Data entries

== == ==

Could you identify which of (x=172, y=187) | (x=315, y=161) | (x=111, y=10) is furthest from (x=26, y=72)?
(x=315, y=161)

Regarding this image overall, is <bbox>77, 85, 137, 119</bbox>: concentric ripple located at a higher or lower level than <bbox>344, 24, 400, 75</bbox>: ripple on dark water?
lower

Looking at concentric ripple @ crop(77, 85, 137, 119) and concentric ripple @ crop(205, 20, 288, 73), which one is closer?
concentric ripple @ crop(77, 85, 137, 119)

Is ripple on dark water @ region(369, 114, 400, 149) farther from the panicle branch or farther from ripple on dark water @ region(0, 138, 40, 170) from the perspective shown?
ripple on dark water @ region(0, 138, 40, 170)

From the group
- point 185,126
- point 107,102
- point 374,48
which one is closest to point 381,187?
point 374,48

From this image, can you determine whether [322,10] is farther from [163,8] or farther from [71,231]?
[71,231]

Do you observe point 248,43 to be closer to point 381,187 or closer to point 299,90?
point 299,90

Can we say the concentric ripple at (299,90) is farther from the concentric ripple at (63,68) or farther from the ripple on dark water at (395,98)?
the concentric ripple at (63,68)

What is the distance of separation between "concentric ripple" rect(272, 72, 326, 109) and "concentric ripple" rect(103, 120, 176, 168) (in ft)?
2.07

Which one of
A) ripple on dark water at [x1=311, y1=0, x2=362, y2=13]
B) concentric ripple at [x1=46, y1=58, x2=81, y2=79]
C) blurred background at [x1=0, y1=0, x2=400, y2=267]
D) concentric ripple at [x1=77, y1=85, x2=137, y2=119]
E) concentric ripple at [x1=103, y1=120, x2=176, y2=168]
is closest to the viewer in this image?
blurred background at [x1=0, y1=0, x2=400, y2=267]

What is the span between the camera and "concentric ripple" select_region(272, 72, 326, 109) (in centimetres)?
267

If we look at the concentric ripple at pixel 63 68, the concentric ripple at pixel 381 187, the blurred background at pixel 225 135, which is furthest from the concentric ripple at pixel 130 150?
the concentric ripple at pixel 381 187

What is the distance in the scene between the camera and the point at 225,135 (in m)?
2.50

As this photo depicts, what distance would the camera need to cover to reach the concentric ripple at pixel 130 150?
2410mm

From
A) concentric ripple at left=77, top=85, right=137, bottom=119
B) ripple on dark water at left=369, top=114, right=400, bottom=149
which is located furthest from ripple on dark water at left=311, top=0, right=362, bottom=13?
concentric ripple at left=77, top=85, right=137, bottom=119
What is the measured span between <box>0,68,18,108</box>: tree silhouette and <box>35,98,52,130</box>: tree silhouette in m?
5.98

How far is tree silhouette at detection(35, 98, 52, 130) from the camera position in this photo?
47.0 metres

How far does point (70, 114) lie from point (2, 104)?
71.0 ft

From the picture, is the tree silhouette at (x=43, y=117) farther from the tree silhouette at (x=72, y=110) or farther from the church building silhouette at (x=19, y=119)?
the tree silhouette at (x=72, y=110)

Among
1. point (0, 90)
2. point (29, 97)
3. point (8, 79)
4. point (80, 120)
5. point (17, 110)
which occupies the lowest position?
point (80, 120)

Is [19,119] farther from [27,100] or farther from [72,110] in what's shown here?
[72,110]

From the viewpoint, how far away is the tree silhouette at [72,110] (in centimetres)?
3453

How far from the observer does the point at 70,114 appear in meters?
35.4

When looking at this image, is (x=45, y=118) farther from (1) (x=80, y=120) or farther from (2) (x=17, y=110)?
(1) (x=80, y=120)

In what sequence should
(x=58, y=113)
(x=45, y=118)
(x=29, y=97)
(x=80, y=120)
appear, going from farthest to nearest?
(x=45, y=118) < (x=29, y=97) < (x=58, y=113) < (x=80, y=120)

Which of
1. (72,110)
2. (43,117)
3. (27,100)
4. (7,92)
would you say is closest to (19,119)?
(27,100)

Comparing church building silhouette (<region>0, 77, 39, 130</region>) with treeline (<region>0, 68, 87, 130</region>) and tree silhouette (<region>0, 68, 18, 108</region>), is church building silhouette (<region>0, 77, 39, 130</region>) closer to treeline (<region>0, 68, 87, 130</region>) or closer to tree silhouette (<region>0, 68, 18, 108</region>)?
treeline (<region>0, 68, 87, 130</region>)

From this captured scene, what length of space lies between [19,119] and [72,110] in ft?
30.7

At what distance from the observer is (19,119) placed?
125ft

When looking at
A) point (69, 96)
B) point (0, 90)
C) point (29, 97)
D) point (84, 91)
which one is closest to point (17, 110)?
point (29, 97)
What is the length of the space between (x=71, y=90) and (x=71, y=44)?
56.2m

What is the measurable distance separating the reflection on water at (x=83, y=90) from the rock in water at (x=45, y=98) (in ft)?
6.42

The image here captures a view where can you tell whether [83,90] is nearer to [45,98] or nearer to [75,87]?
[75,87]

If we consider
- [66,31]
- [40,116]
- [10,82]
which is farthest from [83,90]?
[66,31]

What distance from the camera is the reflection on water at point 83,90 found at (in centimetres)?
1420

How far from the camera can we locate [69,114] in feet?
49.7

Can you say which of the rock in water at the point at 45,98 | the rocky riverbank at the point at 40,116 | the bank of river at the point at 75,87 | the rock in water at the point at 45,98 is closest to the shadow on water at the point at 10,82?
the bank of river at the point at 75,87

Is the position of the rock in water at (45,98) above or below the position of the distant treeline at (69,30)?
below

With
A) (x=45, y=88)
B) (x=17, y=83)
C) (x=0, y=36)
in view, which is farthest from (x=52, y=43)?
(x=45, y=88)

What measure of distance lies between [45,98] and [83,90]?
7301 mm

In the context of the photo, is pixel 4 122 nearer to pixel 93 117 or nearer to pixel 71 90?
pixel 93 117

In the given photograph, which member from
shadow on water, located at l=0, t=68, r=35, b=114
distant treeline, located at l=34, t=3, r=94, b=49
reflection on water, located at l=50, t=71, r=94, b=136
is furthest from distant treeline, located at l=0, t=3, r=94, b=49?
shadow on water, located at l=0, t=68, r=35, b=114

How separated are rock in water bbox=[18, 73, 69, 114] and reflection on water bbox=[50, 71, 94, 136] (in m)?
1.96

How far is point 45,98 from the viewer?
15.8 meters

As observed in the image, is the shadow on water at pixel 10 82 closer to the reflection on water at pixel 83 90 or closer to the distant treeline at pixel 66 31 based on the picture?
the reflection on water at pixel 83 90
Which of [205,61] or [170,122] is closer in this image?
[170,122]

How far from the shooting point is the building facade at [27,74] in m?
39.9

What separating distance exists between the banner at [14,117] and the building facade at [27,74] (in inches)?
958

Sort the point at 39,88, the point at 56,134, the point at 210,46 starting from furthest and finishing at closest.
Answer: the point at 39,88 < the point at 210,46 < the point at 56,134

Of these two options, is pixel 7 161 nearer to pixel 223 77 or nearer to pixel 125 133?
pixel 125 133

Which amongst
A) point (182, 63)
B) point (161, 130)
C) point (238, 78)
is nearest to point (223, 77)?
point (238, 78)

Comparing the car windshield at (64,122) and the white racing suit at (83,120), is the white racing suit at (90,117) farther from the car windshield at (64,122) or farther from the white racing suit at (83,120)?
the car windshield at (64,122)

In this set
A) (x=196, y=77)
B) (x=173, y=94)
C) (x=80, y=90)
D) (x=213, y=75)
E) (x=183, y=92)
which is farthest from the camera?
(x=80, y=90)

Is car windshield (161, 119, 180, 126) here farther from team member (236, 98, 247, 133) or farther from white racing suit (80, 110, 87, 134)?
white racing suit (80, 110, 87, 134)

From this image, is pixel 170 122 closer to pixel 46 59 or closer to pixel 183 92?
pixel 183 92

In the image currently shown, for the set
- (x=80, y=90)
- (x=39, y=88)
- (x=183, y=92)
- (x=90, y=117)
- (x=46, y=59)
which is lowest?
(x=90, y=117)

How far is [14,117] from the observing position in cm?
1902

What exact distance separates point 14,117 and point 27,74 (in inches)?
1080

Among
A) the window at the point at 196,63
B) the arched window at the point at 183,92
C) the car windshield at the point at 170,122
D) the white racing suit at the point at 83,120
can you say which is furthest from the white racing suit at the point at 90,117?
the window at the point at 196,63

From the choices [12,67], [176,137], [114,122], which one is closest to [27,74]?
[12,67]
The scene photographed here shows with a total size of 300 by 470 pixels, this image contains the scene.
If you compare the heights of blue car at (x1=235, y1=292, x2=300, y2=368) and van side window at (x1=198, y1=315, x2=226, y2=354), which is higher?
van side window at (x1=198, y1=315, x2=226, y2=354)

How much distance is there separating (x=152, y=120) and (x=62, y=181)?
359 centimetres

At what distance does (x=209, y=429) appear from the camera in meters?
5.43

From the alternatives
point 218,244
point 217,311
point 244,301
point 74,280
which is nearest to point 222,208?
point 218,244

== == ==

* [SHORT TASK]:
Can you lay out the lines of the records above as a numbered list, omitting blank lines, starting at the line that contains "How far from the camera" and stopping after the line that contains "15.8 meters"?

* [RESULT OF THIS TASK]:
1. How far from the camera can we locate [69,114] in feet?
2. 49.7
3. Can you say which of the rock in water at the point at 45,98 | the rocky riverbank at the point at 40,116 | the bank of river at the point at 75,87 | the rock in water at the point at 45,98 is closest to the shadow on water at the point at 10,82?
4. the bank of river at the point at 75,87
5. Is the position of the rock in water at (45,98) above or below the position of the distant treeline at (69,30)?
6. below
7. With
8. A) (x=45, y=88)
9. B) (x=17, y=83)
10. C) (x=0, y=36)
11. in view, which is farthest from (x=52, y=43)?
12. (x=45, y=88)
13. What measure of distance lies between [45,98] and [83,90]?
14. 7301 mm
15. In the context of the photo, is pixel 4 122 nearer to pixel 93 117 or nearer to pixel 71 90?
16. pixel 93 117
17. In the given photograph, which member from
18. shadow on water, located at l=0, t=68, r=35, b=114
19. distant treeline, located at l=34, t=3, r=94, b=49
20. reflection on water, located at l=50, t=71, r=94, b=136
21. is furthest from distant treeline, located at l=0, t=3, r=94, b=49?
22. shadow on water, located at l=0, t=68, r=35, b=114
23. How separated are rock in water bbox=[18, 73, 69, 114] and reflection on water bbox=[50, 71, 94, 136] (in m)?
24. 1.96
25. How far is point 45,98 from the viewer?
26. 15.8 meters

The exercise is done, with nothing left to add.